I’ll tell you all about it in just a moment.

We can all agree that skill development has to be a major focus of our practice sessions, especially with young players.

A typical activity many coaches run would be two players set up 10 yards apart passing back and forth. You can work on a number of different skills this way.

  • Passing with the inside and outside of the foot
  • Receiving with the inside, outside and sole of the foot
  • Volleys with laces and instep (1 player tosses the ball)
  • Half volleys
  • Receiving with the Chest
  • Headers

Anything we do like this to help our players improve is good, but we can do better.

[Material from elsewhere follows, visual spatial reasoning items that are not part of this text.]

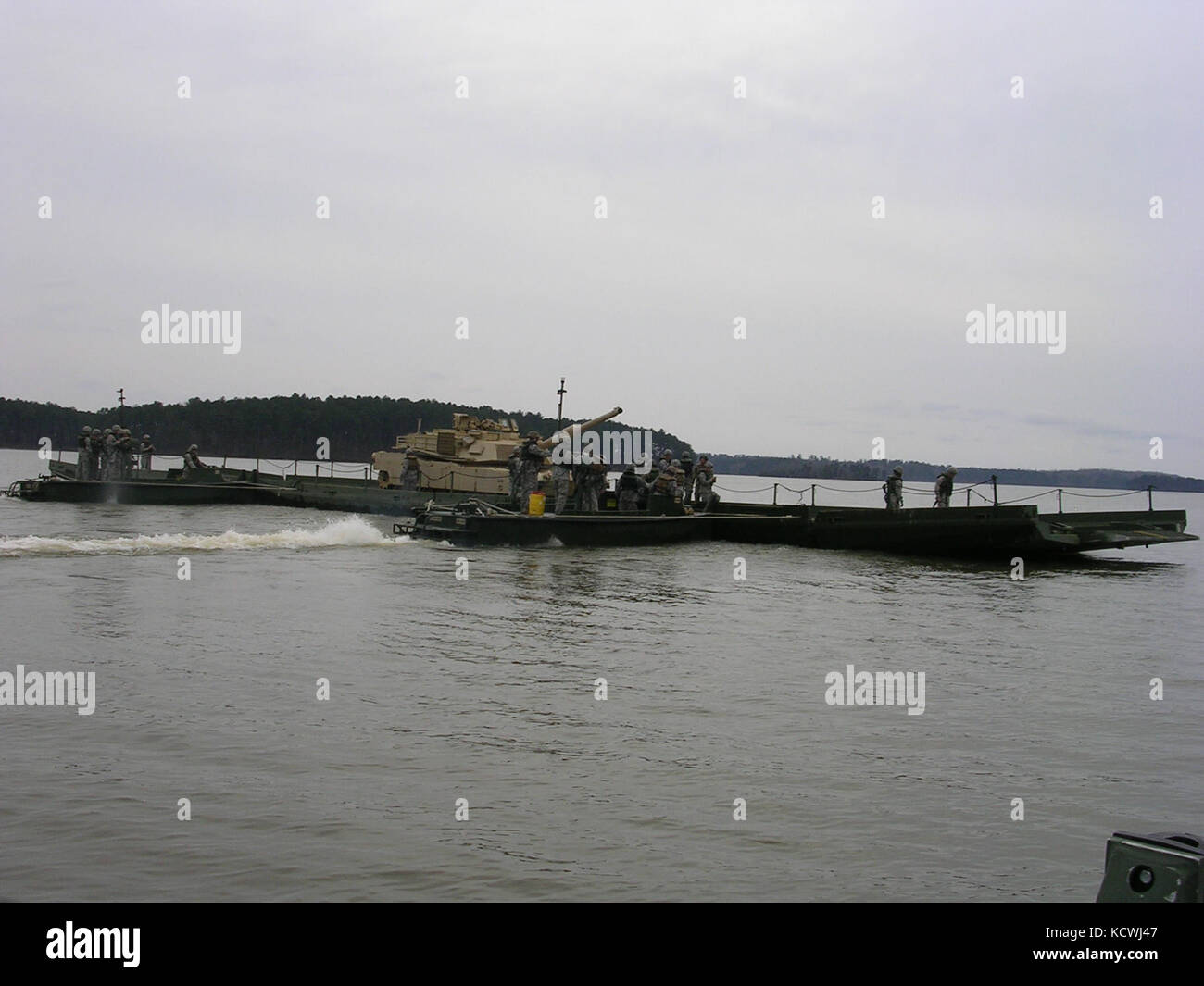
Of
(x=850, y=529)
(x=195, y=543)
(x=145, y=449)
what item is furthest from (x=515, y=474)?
(x=145, y=449)

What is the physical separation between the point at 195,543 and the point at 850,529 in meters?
18.4

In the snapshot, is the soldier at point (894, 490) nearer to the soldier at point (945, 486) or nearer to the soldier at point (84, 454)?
the soldier at point (945, 486)

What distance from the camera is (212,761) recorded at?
29.3 ft

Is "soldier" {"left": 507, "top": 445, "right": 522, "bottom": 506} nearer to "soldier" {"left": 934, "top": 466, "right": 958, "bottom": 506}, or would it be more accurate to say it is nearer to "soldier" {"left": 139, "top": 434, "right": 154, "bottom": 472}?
"soldier" {"left": 934, "top": 466, "right": 958, "bottom": 506}

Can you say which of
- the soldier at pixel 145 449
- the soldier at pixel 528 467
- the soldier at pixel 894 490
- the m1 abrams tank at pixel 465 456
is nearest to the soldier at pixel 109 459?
the soldier at pixel 145 449

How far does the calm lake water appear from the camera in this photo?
6.95m

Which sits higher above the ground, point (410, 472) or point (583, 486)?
point (410, 472)

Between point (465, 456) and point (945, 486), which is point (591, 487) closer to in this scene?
point (945, 486)

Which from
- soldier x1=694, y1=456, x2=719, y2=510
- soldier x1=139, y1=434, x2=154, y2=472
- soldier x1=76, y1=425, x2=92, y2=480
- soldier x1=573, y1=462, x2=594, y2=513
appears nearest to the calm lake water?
soldier x1=573, y1=462, x2=594, y2=513

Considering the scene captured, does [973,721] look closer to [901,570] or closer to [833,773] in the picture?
[833,773]

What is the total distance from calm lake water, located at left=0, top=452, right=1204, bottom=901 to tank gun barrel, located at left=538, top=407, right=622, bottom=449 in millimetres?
11955

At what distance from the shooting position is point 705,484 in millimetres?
35719

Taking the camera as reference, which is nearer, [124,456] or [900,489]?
[900,489]

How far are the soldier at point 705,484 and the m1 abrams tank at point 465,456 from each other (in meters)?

One of our club coaches sets up a 30 yard square grid. Half of the players line up on the inside, half line up outside of the grid (each with a ball).

The players inside the grid check to one of the outside players and perform the skill. After 1 minute, they switch roles.

We are now in a more realistic environment as the players are executing passing and receiving on the move. Much more like game conditions.

This certainly is much better than a static situation of two players standing across from each other. But it’s not as good as it could be.

Players tend to move around in a circle and not aggressively check for the ball. They are doing more moving than executing skills so we aren’t getting as many reps as possible.

The Coerver guys had a twist on this form of the activity that I think elevates it to “best.” A bit of an “Aha moment” if you will.

Same set up, 30 yard square grid. However, they also put a 3 yard square in the center. Players start in the middle and have to go back to the middle between sets of skill reps.

Now they are “checking” much more directly to receive the ball.

One final twist…

Have the players perform a rep with both feet when they check to the ball.

Here’s what I mean:

Player 1 checks from the middle to Player 2 (who has a ball) on the outside of the grid. Player 2 plays a ground pass to Player 1′s right foot. Player 1 plays it back one-time.

Player 2 plays the ball back again one-time to Player 1′s left foot. Player 1 plays the pass back and then heads back to the center of the grid before he begins again.

You can do the same thing with volleys. Player 1 checks to Player 2 (who has a ball in his hands). Player 2 tosses to Player 1 for a right foot volley. Player 2 catches the volley and then tosses to Player 1′s left foot for a second volley.

Now we have more realistic movement and more skill reps.

We’ve gone from good to better to best!

Whenever you are setting up an activity, ask yourself these questions:

  1. Is it realistic to the game?
  2. Could the players get more touches on the ball?
  3. Is this activity the best it can be?